図3. 今後のチリ銅生産見込み(銅量:SxEw)

3. 最後に

 チリでは、銅生産の70%以上が操業開始後20年以上経過している鉱山からのものであり、近年は粗鉱品位低下、鉱床深部化、一次硫化鉱主体の操業移行などの課題が顕在化しつつある。
 また、粗鉱品位低下に伴う鉱石処理量拡大や一次硫化鉱主体の操業は、鉱業用水消費を増大させるが、降水量の少ないチリでの鉱業用水確保はかねてより重要な問題の一つであることから、今後は海水淡水化プラント建設や海岸から鉱山までのパイプライン敷設等も考慮する必要が生じてくる。
 更に、チリ銅生産の約80%は北部に集中し、供給される電力の96.9%が化石燃料由来であり、この電力の85%が鉱山向けとなっている。

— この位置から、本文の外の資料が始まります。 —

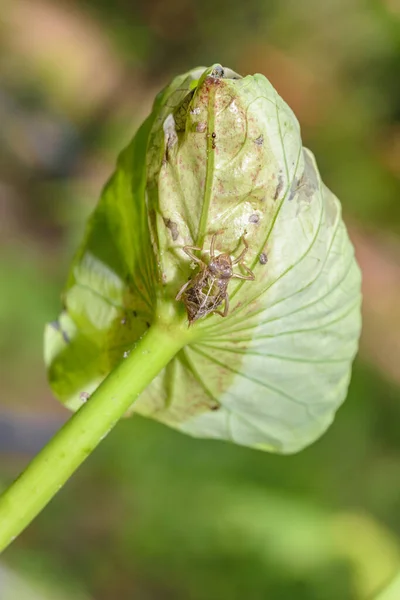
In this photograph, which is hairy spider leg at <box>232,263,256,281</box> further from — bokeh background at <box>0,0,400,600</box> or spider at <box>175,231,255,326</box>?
bokeh background at <box>0,0,400,600</box>

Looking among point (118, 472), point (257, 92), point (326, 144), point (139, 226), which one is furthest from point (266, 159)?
point (326, 144)

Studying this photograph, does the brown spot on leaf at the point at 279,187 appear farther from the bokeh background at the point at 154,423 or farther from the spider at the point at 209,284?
the bokeh background at the point at 154,423

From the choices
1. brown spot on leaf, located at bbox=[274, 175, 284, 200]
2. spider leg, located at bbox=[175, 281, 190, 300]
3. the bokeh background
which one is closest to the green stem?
spider leg, located at bbox=[175, 281, 190, 300]

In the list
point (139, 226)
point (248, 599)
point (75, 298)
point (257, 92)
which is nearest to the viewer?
point (257, 92)

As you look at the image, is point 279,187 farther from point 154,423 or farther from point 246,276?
point 154,423

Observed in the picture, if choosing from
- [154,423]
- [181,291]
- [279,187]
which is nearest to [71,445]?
[181,291]

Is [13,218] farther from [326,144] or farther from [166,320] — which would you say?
[166,320]
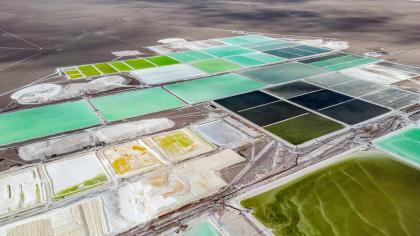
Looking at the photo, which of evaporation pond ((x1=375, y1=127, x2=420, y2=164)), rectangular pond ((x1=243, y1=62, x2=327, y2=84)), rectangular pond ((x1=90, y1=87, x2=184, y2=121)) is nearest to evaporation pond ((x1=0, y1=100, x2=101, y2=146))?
rectangular pond ((x1=90, y1=87, x2=184, y2=121))

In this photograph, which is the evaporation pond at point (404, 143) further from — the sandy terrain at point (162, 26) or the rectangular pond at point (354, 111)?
the sandy terrain at point (162, 26)

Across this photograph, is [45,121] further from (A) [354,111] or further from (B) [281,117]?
(A) [354,111]

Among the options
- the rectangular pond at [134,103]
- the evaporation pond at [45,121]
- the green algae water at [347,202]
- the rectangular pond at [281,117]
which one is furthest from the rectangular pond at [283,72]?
the evaporation pond at [45,121]

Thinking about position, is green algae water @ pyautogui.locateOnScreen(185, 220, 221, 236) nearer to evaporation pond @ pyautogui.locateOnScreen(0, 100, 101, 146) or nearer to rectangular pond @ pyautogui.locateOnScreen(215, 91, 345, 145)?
rectangular pond @ pyautogui.locateOnScreen(215, 91, 345, 145)

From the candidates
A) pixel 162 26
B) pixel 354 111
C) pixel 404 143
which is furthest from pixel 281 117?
pixel 162 26

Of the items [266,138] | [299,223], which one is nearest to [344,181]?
[299,223]

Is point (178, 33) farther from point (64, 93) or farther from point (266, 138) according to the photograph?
point (266, 138)
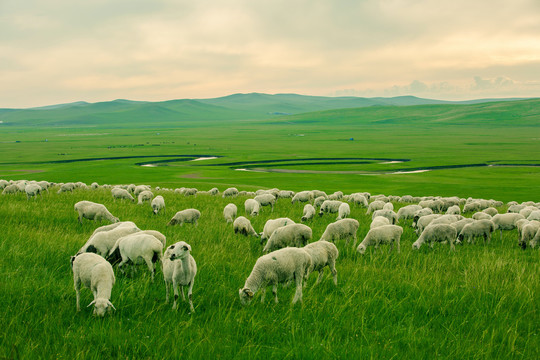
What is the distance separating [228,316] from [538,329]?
5.28 m

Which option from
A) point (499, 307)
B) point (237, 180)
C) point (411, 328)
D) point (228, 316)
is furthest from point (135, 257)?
point (237, 180)

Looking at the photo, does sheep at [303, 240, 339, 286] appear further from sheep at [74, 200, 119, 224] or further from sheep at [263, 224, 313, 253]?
sheep at [74, 200, 119, 224]

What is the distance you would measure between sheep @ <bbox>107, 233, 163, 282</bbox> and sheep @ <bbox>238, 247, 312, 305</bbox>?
2.47 m

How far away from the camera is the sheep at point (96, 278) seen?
22.7 feet

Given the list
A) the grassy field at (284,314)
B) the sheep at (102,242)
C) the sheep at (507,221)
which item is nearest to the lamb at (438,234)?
the grassy field at (284,314)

 こうした理由から、温室効果ガス削減について、チリ政府当局から鉱山に対して一定の貢献が求められており、CollahuasiやEscondida鉱山、Antofagasta Minerals社では、地熱発電可能性把握に係る探査を実施している他、CODELCOのGabriela Ministral(旧Gaby)鉱山では風力発電が導入されている等、各社とも再生可能エネルギー利用促進に向け、各種取組みを行っている。
 昨今の世界情勢の変化や新興市場国における今後の銅需要見込みを背景に、チリにおいても鉱山投資は活発化しつつあるが、鉱業用水確保や温室効果ガス削減等の環境コスト負担も必要になってきていることから、今後とも鉱山の総投資額は拡大する傾向にある。